WHAT IS NEEDED:
From the items below, copy out verbatim the lines that begin at the line containing "If sorted from nearest to furthest, how would" and end with the line containing "the winding road at point (293, 472), the". Include both of those lines and nothing else.

:::

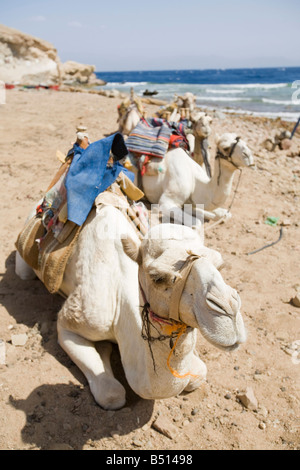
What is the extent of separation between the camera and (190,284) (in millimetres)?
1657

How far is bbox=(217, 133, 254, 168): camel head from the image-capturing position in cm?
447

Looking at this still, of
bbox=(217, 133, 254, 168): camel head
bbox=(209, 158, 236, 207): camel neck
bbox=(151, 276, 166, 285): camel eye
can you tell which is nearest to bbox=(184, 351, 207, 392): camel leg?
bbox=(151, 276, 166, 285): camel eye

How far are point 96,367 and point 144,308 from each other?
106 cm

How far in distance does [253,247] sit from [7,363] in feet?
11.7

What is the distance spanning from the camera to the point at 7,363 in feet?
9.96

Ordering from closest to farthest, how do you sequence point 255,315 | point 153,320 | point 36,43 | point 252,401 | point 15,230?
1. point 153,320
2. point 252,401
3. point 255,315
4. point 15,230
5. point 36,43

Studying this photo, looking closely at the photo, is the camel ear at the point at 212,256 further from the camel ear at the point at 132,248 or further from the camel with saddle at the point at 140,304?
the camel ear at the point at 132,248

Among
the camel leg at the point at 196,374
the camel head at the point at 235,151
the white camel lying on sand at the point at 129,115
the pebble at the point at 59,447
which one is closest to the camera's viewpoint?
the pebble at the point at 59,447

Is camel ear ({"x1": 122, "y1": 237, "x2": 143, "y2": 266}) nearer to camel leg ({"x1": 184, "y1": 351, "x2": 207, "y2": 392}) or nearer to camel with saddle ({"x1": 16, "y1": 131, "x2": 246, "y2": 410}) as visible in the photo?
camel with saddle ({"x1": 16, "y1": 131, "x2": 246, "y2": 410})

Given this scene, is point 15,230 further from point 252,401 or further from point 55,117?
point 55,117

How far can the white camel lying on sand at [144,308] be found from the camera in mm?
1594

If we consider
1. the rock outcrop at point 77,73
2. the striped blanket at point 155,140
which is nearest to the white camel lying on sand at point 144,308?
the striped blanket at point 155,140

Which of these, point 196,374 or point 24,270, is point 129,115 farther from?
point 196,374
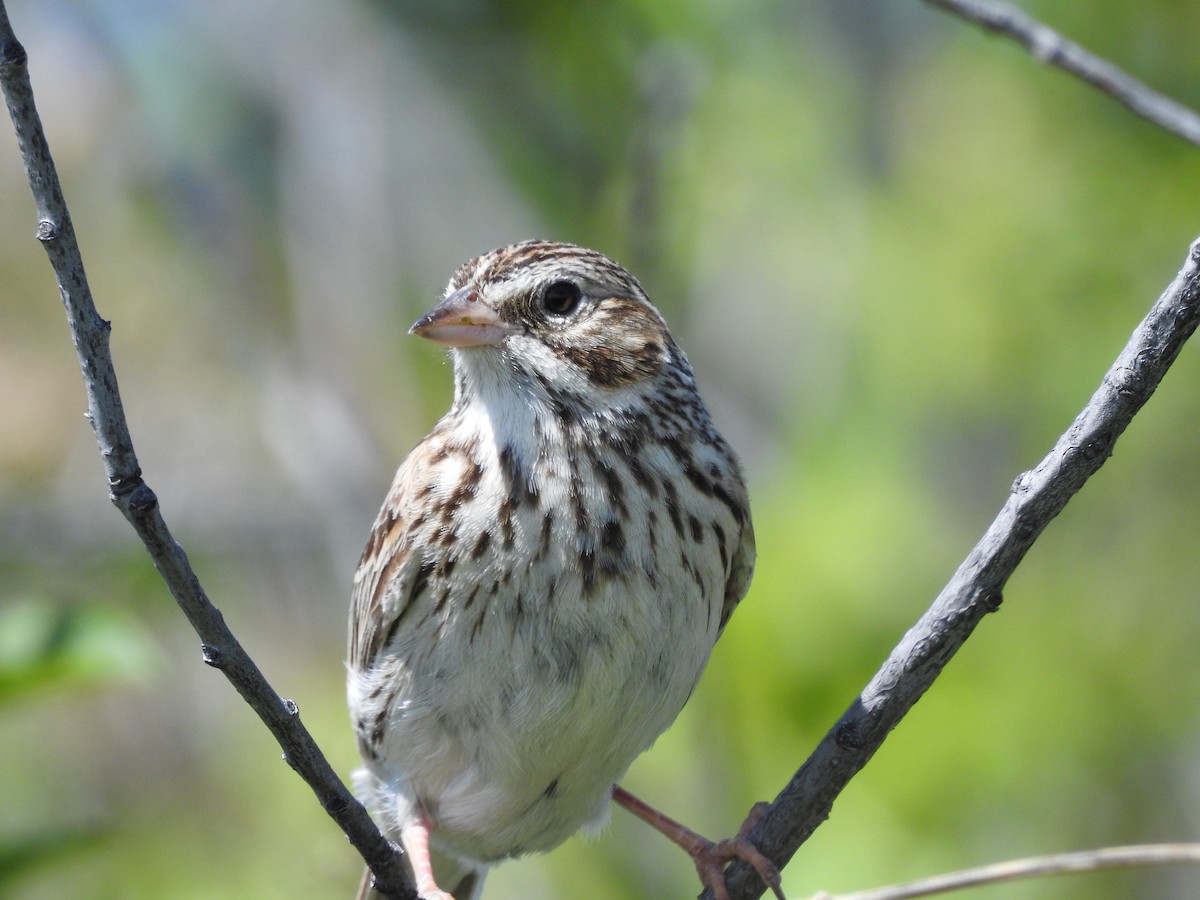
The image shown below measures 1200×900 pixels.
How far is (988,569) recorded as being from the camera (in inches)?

:::

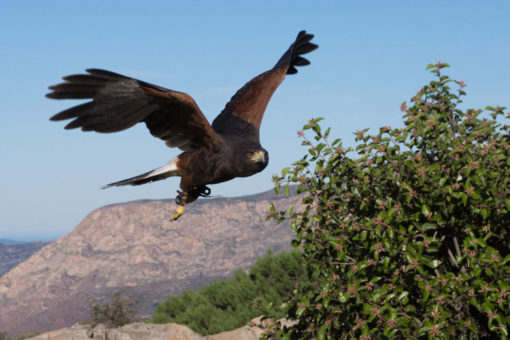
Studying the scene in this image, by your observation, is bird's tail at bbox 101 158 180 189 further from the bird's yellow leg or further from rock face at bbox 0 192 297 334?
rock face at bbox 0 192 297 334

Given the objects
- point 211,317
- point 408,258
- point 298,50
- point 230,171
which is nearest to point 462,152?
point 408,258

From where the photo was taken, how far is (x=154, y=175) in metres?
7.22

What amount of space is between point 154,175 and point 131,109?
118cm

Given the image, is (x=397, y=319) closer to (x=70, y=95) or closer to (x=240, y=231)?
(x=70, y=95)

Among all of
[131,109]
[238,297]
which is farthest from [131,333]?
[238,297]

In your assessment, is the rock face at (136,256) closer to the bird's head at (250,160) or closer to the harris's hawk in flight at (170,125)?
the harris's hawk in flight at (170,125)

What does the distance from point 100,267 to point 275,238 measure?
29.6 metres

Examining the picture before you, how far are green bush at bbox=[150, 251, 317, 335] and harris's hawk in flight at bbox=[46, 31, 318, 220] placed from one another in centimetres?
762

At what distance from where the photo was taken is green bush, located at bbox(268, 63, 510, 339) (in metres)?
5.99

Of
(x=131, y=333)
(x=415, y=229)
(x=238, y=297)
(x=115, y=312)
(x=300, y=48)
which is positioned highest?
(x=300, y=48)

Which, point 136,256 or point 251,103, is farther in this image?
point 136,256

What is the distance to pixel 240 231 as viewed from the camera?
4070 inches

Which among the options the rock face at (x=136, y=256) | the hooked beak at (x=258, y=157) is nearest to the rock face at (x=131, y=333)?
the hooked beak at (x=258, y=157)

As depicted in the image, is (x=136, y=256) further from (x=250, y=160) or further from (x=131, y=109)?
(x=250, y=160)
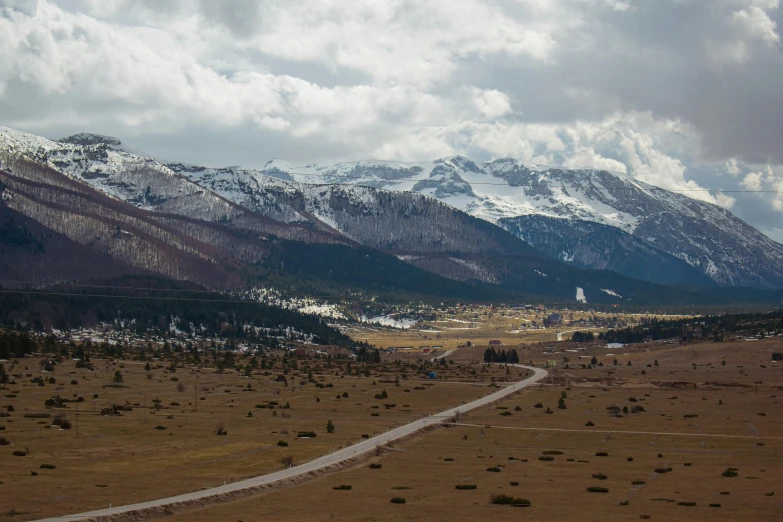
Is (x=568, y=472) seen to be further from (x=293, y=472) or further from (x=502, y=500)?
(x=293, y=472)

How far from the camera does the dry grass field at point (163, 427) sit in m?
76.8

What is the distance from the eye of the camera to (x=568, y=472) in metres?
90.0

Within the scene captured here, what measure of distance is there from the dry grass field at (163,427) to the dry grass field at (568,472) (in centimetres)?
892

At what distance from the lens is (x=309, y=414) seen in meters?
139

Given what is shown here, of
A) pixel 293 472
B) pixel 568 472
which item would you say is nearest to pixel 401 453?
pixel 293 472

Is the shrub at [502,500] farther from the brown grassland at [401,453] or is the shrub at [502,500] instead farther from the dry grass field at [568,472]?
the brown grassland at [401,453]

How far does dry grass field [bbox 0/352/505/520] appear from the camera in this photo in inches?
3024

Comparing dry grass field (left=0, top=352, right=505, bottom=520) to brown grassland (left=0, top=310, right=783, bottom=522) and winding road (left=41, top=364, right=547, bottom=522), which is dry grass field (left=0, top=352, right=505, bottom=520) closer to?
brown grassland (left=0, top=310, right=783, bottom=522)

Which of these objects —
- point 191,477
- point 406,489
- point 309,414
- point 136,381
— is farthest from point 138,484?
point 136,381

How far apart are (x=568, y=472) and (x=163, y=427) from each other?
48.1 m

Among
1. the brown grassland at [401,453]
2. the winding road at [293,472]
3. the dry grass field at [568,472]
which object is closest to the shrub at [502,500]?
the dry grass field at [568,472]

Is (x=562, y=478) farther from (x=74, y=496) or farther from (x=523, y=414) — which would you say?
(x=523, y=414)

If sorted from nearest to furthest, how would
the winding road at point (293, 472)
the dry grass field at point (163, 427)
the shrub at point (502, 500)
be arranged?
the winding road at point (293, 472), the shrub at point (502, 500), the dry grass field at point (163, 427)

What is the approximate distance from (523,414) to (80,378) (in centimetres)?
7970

:::

EXERCISE ANSWER:
If sorted from nearest to furthest, how would
the winding road at point (293, 472)
the dry grass field at point (163, 427)
the shrub at point (502, 500)
be arranged?
the winding road at point (293, 472), the shrub at point (502, 500), the dry grass field at point (163, 427)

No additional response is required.